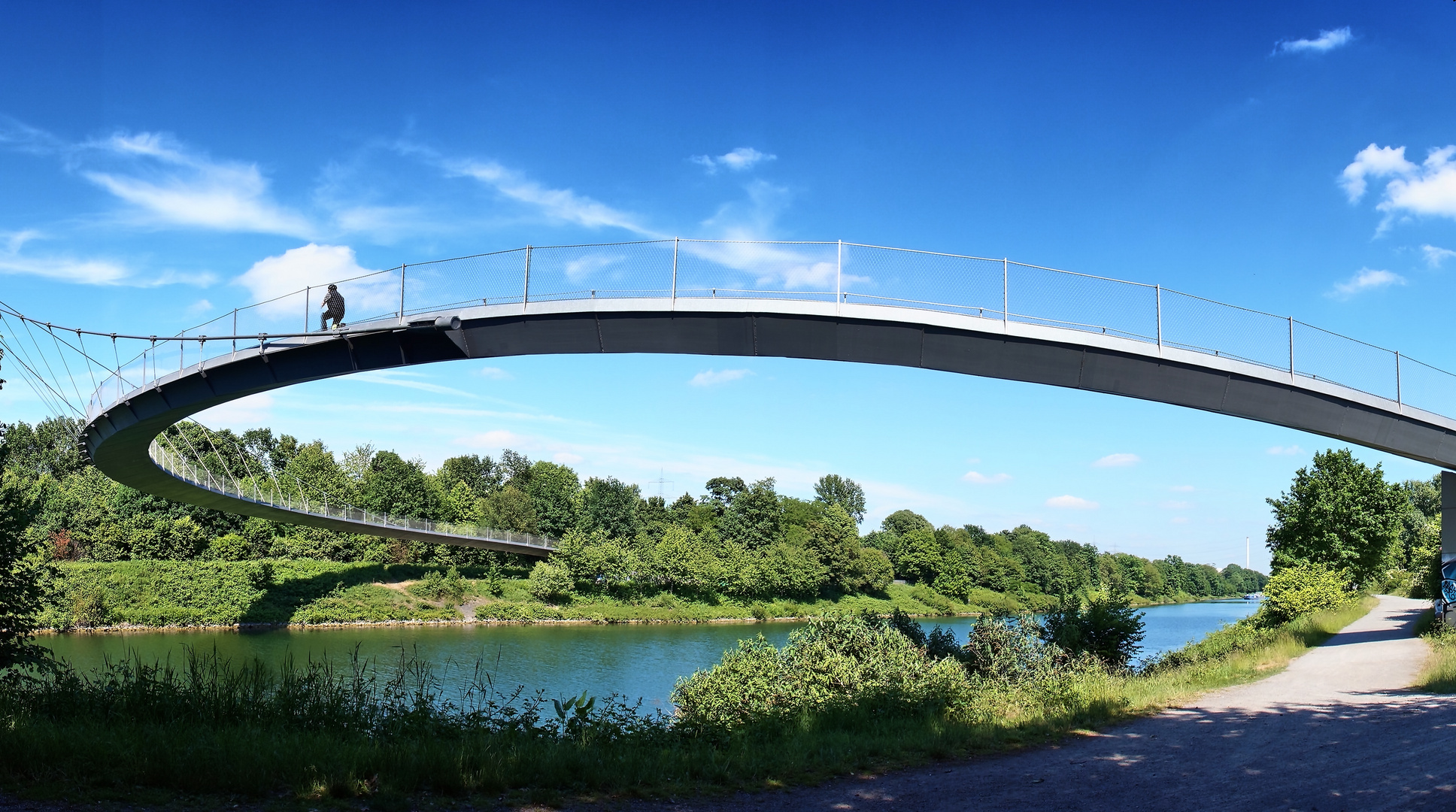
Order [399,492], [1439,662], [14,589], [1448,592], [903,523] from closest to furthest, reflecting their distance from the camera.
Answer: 1. [14,589]
2. [1439,662]
3. [1448,592]
4. [399,492]
5. [903,523]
========
▶ Request: Could you copy out the text of the entries above word for word, leaving out the pictures?

▶ Expected answer:
Order [399,492], [1439,662], [14,589], [1448,592], [903,523] from closest to furthest, reflecting their distance from the camera.
Answer: 1. [14,589]
2. [1439,662]
3. [1448,592]
4. [399,492]
5. [903,523]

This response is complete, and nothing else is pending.